# TEXT TO READ:
Counting unique values in an array (Java)

Question

It's been asked before, I know, but I really don't know why my code isn't working. I'm trying to figure out how many unique values are in an undefined array. (i.e. {0, 0, 1, 1, 1, 5, 5, 6, 6, 7} should return a value of 5. This is what I have so far:

public static int numUnique(double[] list) {
    int counter = 0;
    
    for(int i = 0; i < list.length; i++) {
        for(int j = i + 1; j < list.length; j++) {
            if(list[i] != list[j])
                counter ++;
        }
    }
    
    
    return counter;
}

HashMap is really good for this if the value is already inside the HashMap than count it's value up otherwise create a new entry. Then check how many of the keys have value 1 — Aalexander, Jan 08 '21 at 22:28
@PetterFriberg, suggested answer refers to javascript not java — Nowhere Man, Jan 08 '21 at 22:44

score 7 · Accepted Answer · edited Mar 12 '21 at 15:33

7

Assuming that the array is sorted, you should only be checking if each element is not equal to the element immediately after it. The counter should also be initialized to 1 since if all elements are the same, the number of unique elements is 1. We also need to add a check for a null or empty array, for which the result is 0. (If it isn't sorted, you could use Arrays.sort to sort it, but that is not the fastest method.)

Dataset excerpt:
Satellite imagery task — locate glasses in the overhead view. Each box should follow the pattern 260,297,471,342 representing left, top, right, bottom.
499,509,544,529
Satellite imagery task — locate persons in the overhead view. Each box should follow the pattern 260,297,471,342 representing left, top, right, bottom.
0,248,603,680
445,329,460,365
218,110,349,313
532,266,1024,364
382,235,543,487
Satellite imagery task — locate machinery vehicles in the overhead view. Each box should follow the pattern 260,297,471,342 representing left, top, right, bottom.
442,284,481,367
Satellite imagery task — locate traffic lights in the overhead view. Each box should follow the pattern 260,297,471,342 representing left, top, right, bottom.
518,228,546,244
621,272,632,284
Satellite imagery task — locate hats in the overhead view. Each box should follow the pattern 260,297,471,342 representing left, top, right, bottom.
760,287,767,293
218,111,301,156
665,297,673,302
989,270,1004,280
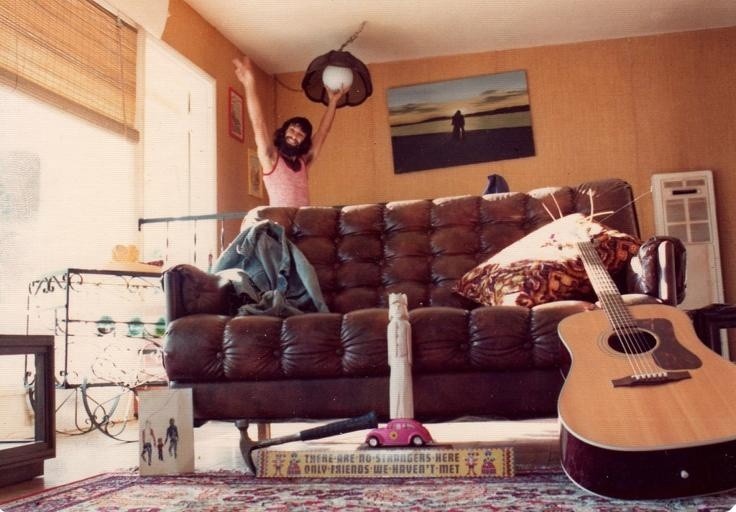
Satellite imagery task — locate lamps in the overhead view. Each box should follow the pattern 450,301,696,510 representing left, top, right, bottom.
301,17,375,112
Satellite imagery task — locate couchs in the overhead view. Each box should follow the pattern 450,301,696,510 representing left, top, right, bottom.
160,175,686,428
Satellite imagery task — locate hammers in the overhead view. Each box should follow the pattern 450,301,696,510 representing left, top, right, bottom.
235,412,378,475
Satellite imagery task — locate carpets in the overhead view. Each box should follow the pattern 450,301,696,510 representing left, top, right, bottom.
1,467,736,512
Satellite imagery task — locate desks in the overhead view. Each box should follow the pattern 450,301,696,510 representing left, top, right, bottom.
682,304,736,359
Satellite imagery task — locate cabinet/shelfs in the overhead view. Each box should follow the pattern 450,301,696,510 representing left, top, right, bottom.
0,329,58,488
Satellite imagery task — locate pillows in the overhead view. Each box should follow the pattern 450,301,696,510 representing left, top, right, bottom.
450,212,641,309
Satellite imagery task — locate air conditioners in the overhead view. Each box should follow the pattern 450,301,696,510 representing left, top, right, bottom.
652,167,731,362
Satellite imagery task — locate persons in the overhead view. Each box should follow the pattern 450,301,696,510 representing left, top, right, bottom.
142,419,154,465
452,113,458,138
157,437,165,460
387,292,416,419
166,417,179,458
232,55,350,207
457,110,464,136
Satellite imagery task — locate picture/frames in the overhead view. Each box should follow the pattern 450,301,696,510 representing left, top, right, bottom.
227,84,269,200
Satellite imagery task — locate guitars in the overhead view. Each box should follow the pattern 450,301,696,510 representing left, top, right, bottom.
556,213,736,501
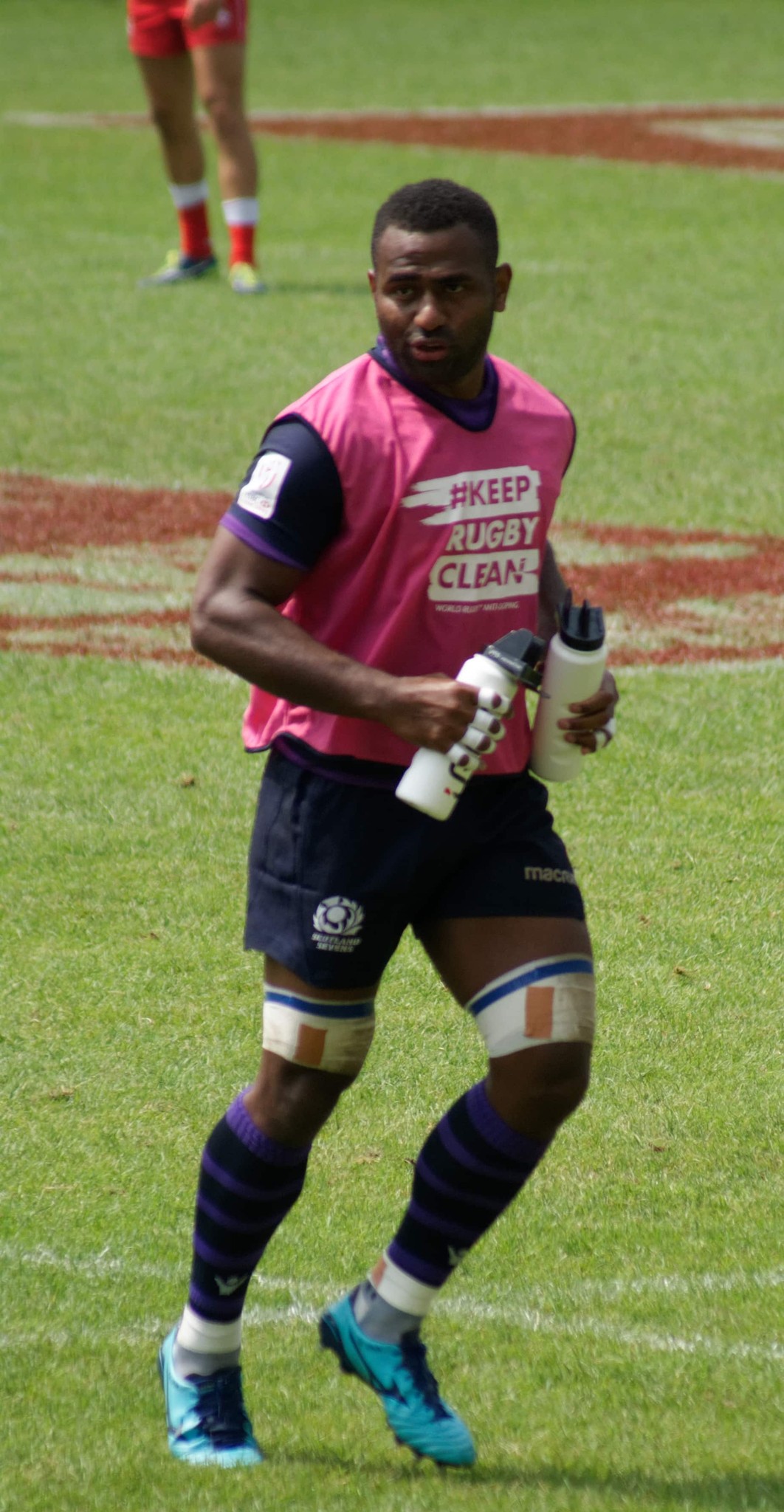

# STATED PROBLEM A:
In the thread on counting unique values in a Java array, what starting value does the accepted answer give the counter?
# STATED PROBLEM B:
From the listing, copy the lines between the one holding "Satellite imagery task — locate traffic" and the one holding "160,175,686,428", inclusive, and leave the pictures out.

# RIGHT ANSWER A:
1, because if all elements are the same, the number of unique elements is 1.

# RIGHT ANSWER B:
Satellite imagery task — locate traffic lights in the overhead view. Each box should follow the pattern 260,297,471,342 representing left, top, right, bottom.
518,228,546,244
621,272,632,284
Satellite imagery task — locate hats in the overhead view. Each box should follow the pattern 260,297,471,342 representing left, top, right, bottom.
760,287,767,293
218,111,301,156
665,297,673,302
989,270,1004,280
Satellite imagery task — locate lamps in the overhead view. Each box should follow the pattern 450,301,696,510 representing left, top, right, bottom.
301,17,375,112
Satellite imagery task — locate couchs in the overhead view. Each box should follow the pattern 450,301,696,510 representing left, top, right, bottom.
160,175,686,428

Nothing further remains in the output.